Wetzlarer
Kunstverein

Berichte über Vereinsaktivitäten


Jubiläum 2004
Wetzlarer Kunstverein
Eigene Galerieräume zum
40. Geburtstag


Zuhause für den Kunstverein

Der Mietvertrag ist unterschrieben, die Schlüssel haben den Besitzer gewechselt. "Endlich!", stellt Margret Uellenberg fest und quittiert damit den Umstand, dass der Wetzlarer Kunstverein, dessen Vorsitzende sie ist, nun über eigene Galerieräume verfügt. Das passende "Geschenk" der Stadt an den Verein, der seit 40 Jahren in ihren Mauern ehrenamtlich für die aktuelle Kunst eintritt.

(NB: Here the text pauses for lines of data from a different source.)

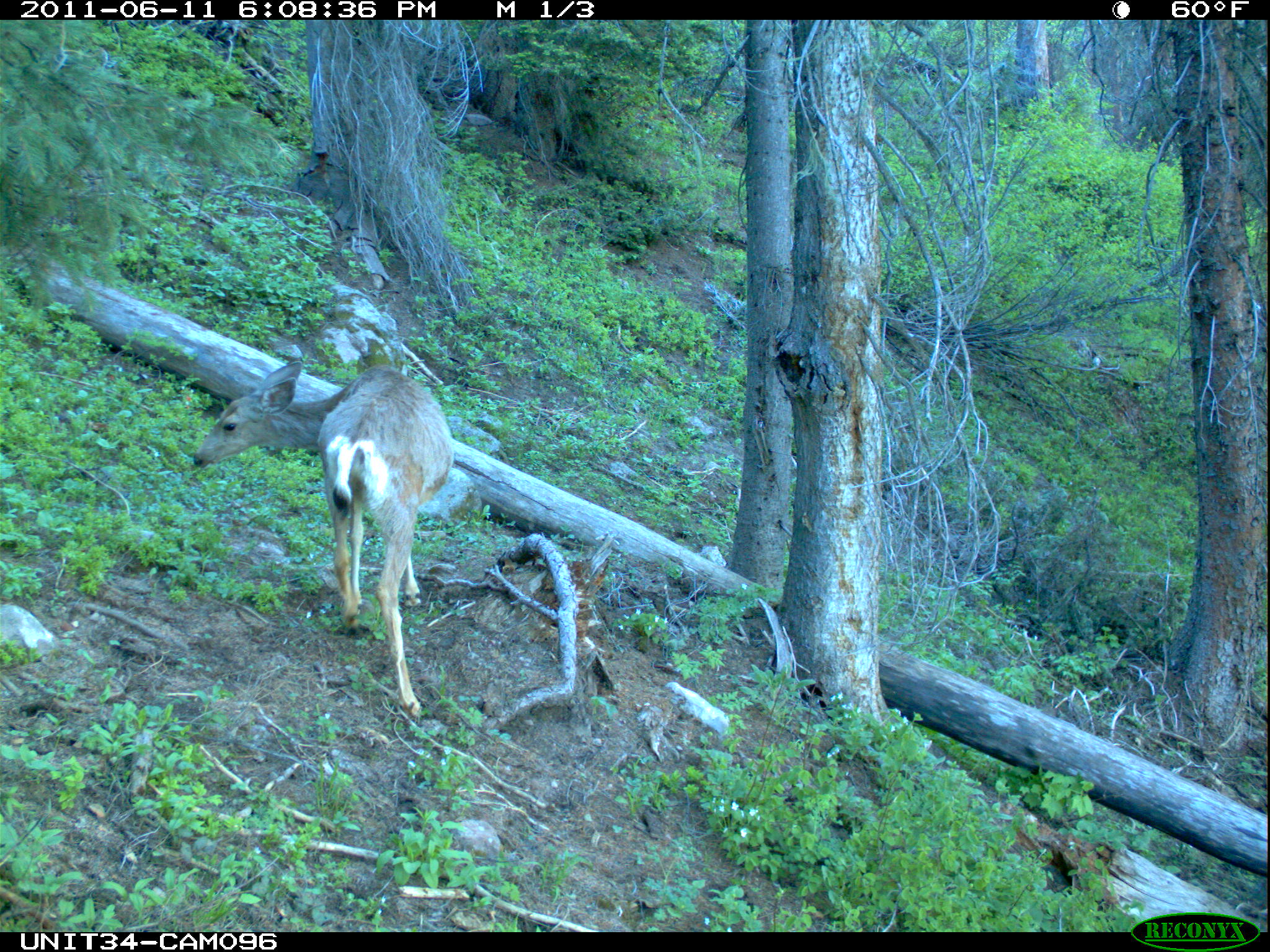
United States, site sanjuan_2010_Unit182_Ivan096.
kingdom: Animalia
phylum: Chordata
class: Mammalia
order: Artiodactyla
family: Cervidae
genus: Odocoileus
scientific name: Odocoileus hemionus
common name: mule deer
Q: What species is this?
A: Odocoileus hemionus (mule deer).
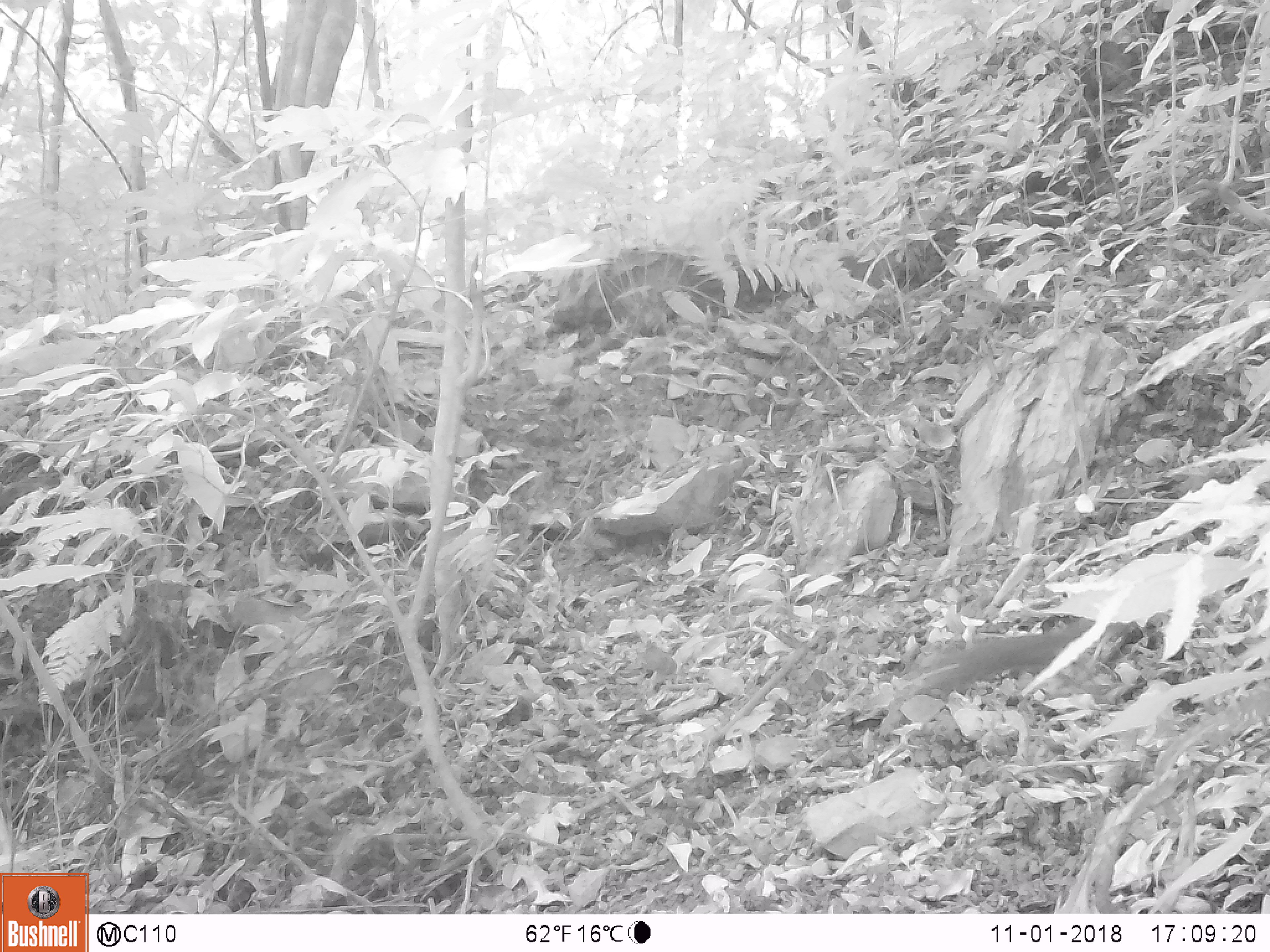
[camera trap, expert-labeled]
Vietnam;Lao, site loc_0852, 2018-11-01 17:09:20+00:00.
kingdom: Animalia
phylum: Chordata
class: Mammalia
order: Rodentia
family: Sciuridae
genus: Dremomys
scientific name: Dremomys rufigenis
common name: red-cheeked squirrel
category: red cheeked squirrel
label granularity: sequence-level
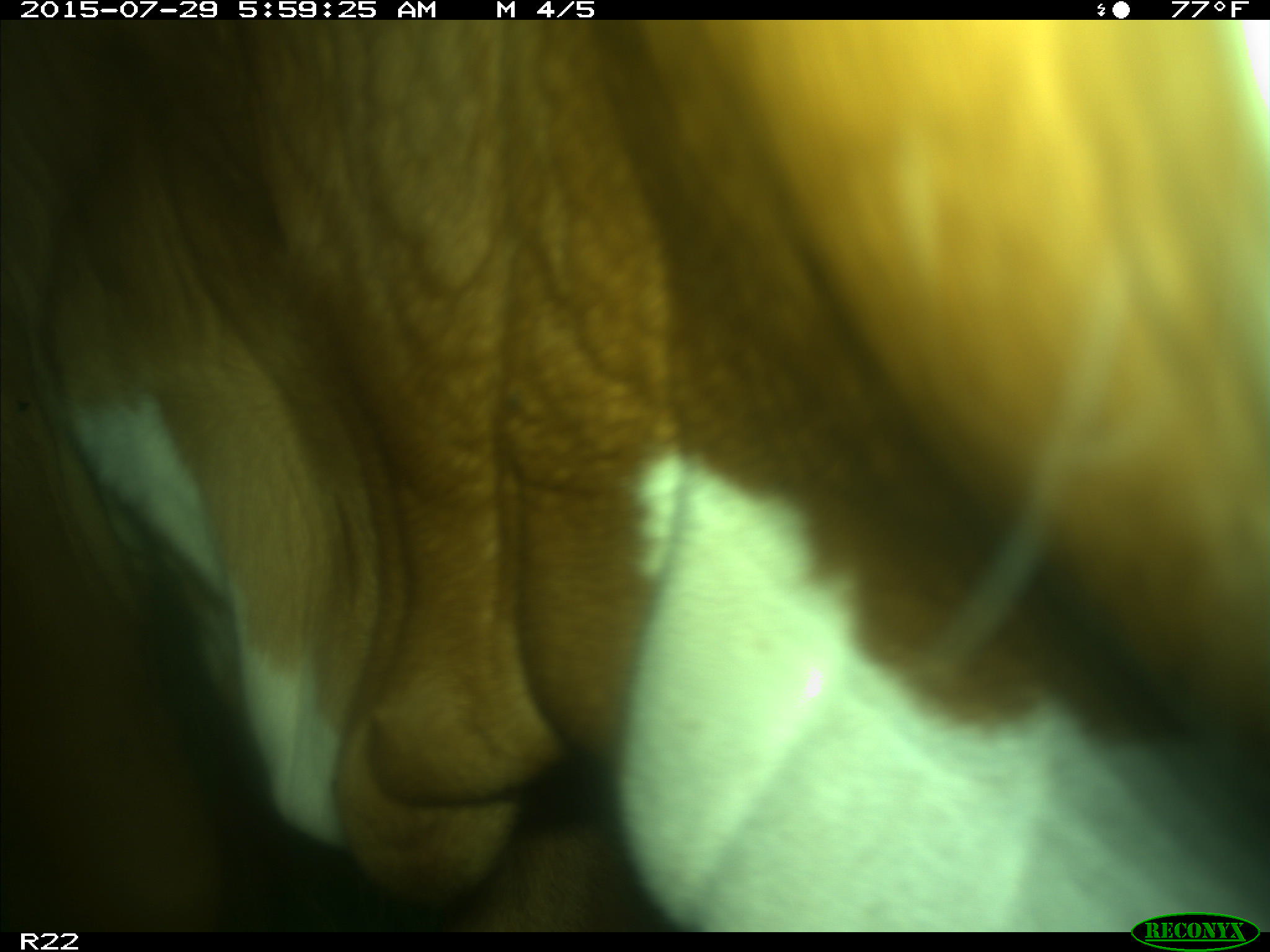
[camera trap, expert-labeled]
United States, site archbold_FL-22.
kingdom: Animalia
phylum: Chordata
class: Mammalia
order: Artiodactyla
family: Bovidae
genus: Bos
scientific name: Bos taurus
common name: domestic cow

Ortstermin: Gert Heiland und Margret Uellenberg

Ortstermin in der künftigen Galerie des Kunstvereins Wetzlar: Vorsitzende Margret Uellenberg und ihr Stellvertreter Gert Heiland. (Foto: privat)
 

53 Quadratmeter misst das heiß ersehnte "Zuhause", drei Räume im Erdgeschoss des Alten Rathaus in der Hauser Gasse. Sie darf der Verein nutzen. Vorerst befristet auf zwei Jahre, mit Verlängerung um jeweils ein Jahr, wenn keine der Parteien kündigt.

Doch vor der ersten Ausstellung im eigenen Domizil müssen Licht installiert, Wände und Decken gestrichen, Schienen angebracht und der Teppichboden gereinigt werden. Sobald die Räume leer sind, hat der Elektriker das Sagen.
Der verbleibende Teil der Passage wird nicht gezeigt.